Da non perdere l’anteprima di The Borrower Arrietty, il nuovo film dello Studio, firmato da Hiromasa Yonebayashi, già tra gli animatori di Ponyo sulla scogliera, e The Story of Yanagawa, il documentario di Isao Takahata sulla “Venezia d’Oriente”, che affronta uno degli argomenti chiave dell’universo Ghibli, il rapporto tra l’uomo e la natura.

Porco Rosso, pensato inizialmente come un corto e poi ‘cresciuto’ fino a diventare uno dei capolavori universalmente riconosciuti dello Studio, è un titolo assolutamente rappresentativo della sua produzione raffinata e ricca di espedienti narrativi originali. Abbandonato l’esercito e la vita mondana – compreso l’amore per Gina, la bella cantante di un night club allestito su un’isoletta dell’Adriatico e frequentato da contrabbandieri – Pagot si ritira sulla costa dalmata, guadagnandosi da vivere con le taglie poste sui pirati dell’aria che combatte con il suo monoplano dipinto di rosso vermiglio (da cui il suo soprannome). Il film segue le sue avventure tra l’Istria e Milano, in un’Italia non troppo immaginaria mostrata attraverso vedute aeree spettacolari e scenografie di grande realismo (l’animazione, naturalmente, è in tradizionale godibilissimo 2D). Porco Rosso dovrà affrontare il conflitto con il pilota americano Donald Curtis, con i pirati e con il fascismo, trovando l’amicizia di una giovanissima meccanica e forse, alla fine, anche sé stesso.
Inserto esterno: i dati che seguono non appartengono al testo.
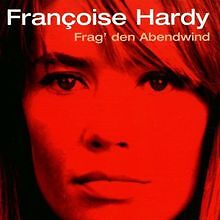 Frag Den Abendwind von Hardy,Françoise | CD ...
Nella sua bizzarria tematica e nell’anomalia dell’ambientazione che ne costituisce il principale elemento di fascino, la pellicola è estremamente fedele ai temi cari a Miyazaki, da quello della maledizione (già affrontato ne La città incantata e ne La principessa Mononoke), a quello del volo, passando per la presenza di un giovane personaggio femminile – in questo caso Fio Piccolo, promettente pilota e costruttrice di aerei – e la rinuncia a una distinzione netta tra buoni e cattivi.

Molte le curiosità e le citazioni disseminate tra le scene. A partire dal nome del protagonista, Marco Pagot, che è un omaggio ai fratelli Nino e Toni Pagot, i creatori del personaggio di Calimero, che con Miyazaki hanno lavorato alla creazione della serie di animazione Il fiuto di Sherlock Holmes.
Uno dei personaggi della storia, poi, è un aviatore ex commilitone di Porco Rosso di nome Ferrarin. Un aviatore di nome Arturo Ferrarin è realmente esistito e nel 1920 ha coperto per la prima volta il percorso aereo Roma-Tokyo.
Benché l’iconografia del film lo identifichi come SIAI S.21 , l’idrovolante pilotato da Porco è un modello di fantasia, seppure ispirato a macchine realmente esistite.
Nel film, quando i personaggi aprono un giornale, i titoli sono, giustamente, in italiano. Ma un italiano molto “libero”, che regala chicche come “Porco Rosso: vivo a morto?”.
Lo studio Ghibli si autocita poi in un paio di scene: su un cartello dove c’è scritto “pensione Ghibili” e sulla testata di un motore.

Questa seconda strizzata d’occhio è particolarmente pertinente: lo Studio deve infatti il suo nome al Caproni Ca.309 Ghibli, aereo italiano usato durante la seconda guerra mondiale per le ricognizioni sopra il Sahara, che a sua volta aveva tratto il nome dal Ghibli, vento caldo tipico di questo deserto. La scelta di questo nome fu fatta da Miyazaki in persona, appassionato di aviazione, per significare l’entusiasmo e la determinazione nel creare qualcosa di nuovo e sensazionale nel mondo dell’animazione giapponese. Anche se lo studio prese spunto da una parola italiana, la pronuncia ufficiale adottata da esso è «Gibli» con la g dolce.

Fondato nel 1985 da Miyazaki e dal suo collega e maestro Isao Takashata, lo Studio trova però le sue radici due anni prima, nell’83, anno in cui iniziò la lavorazione di Nausicaä della valle del vento (1984), tratto da un celebre manga della Tokuma Shoten, compagnia da cui nacque lo studio stesso, che oggi conta circa 150 dipendenti. Dal 2008, con Ponyo sulla scogliera, lo Studio Ghibli diviene l’unico studio d’animazione giapponese ad usare tecniche di disegno tradizionali per i suoi film, ponendosi di fatto contro l’abuso della computer graphic.